Hacker News new | past | comments | ask | show | jobs | submit login

We were surprised to read this story and are not aware of discussions that would force us to change our product.

We believe people have a fundamental right to have private conversations. End-to-end encryption protects that right for over a billion people every day.

We will always oppose government attempts to build backdoors because they would weaken the security of everyone who uses WhatsApp including governments themselves. In times like these we must stand up both for the security and the privacy of our users everywhere. We will continue do so.

Will, Head of WhatsApp




Will you have something like a warrant canary [1] to let users know in case there ever is a compromise of security?

[1] https://en.wikipedia.org/wiki/Warrant_canary


A warrant canary isn't proof of anything.


Can you add some substance to this? Why do you think warrant canaries are weak?

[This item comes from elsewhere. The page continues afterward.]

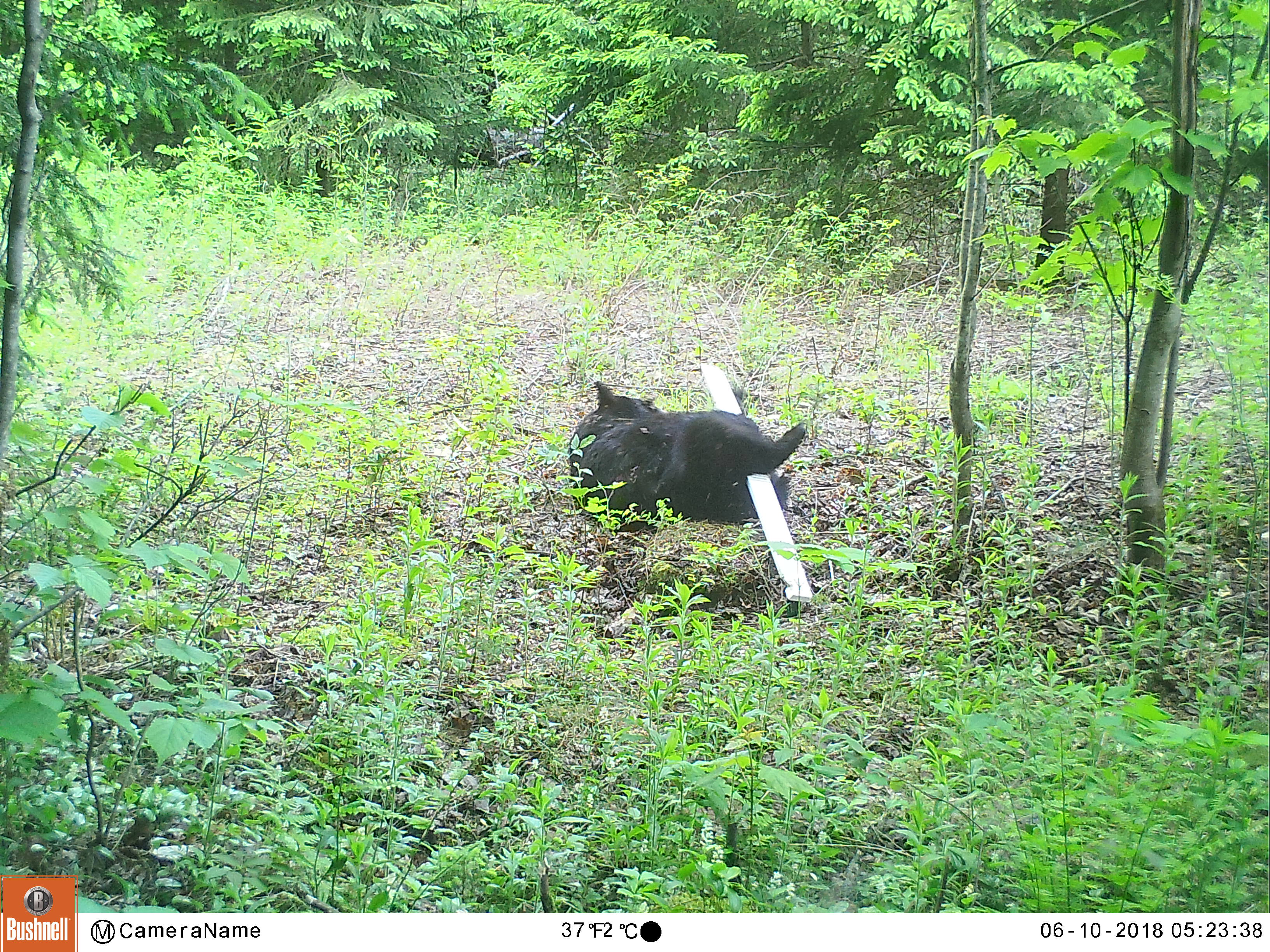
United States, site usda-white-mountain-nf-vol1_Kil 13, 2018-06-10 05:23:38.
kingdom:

Warrant canaries haven't been tested in court. (They have been used as notification of an NSL though.) In particular, judges are human beings, not robots, so the laws are interpreted and implemented by humans. Because they're not robots, removing a warrant canary toes the line on communicating to the affected, in violation of an NSL. Thus, removal of the canary most likely means an NSL was received, but the canary staying up doesn't necessarily mean that there wasn't an NSL. Lawyers at every organization have considered the situation and advised their client, but those lawyers are not at the FBI.


I don't think you're meant to remove warrant canaries when you get a secret court order, you're just meant to continue renewing your warrant canary at a regular interval as long as you don't get a secret court order.

My understanding is that they can prevent you from removing warrant canaries but they can't force you to continue announcing "I have not received a secret warrant".


Tactically, warrant canaries are dead-man switches. Conceptually, you can't compel someone to explicitly lie publicly.


But the FBI could advise the canary poster that not continuing to post the canary notice could lead to legal action (esp. since that person has willfully put him/herself into the situation). Then it would be up to the recipient of the NSL to decide if it’s worth that risk, which is as stated above, untested. It’s a fine line between telling them to lie versus telling them the ruse could be in violation of the gag order.


Conceptually you can't because you can put as a citizen any requirement to make a canary that the law cant compel you to do. For example, you can pay to publish the canary: the state can't compel you to spend money on it. Or you can make a small petty crime with it (say, an IP Violation).

In places where there are limits to what the government can do to an with you, its possible to resist.


Why are you arguing about what is conceptually possible? The reality is such that people can absolutely be compelled to lie in public, especially for "national security" means. It happens all the time. Failing to update could signal something, but continuing to update means nothing. "Resistance" and other such concepts don't hold up to scrutiny against shareholders and 40 year sentences.


“Compelled Speech“ has been tested in the Supreme Court.

EX: https://en.m.wikipedia.org/wiki/West_Virginia_State_Board_of...

The US government can’t legally compel you to lie, but may restrict what you can say.


Because thinking otherwise is saying that nothing really matters, the government can do anything at any time and you are toast no matter what.


The truth is in the middle for all nations on this earth. Adopting reality as a context is not nihilism.


Well... that might be true. In the words of George Orwell: https://www.youtube.com/watch?v=iP3T5tEs7yI


Welcome to the real world, kid. Population: all of us damned souls.


The constitutionality of whether the US Government can force someone to update a warrant canary has never been tested. Until it is, it’s foolish to declare with certainty whether it is or is not legal. We can only speculate at best.

We know that the legal bar for forcing someone to speak or not speak is high (compelling state interest), but national security has usually been held to pass such a bar.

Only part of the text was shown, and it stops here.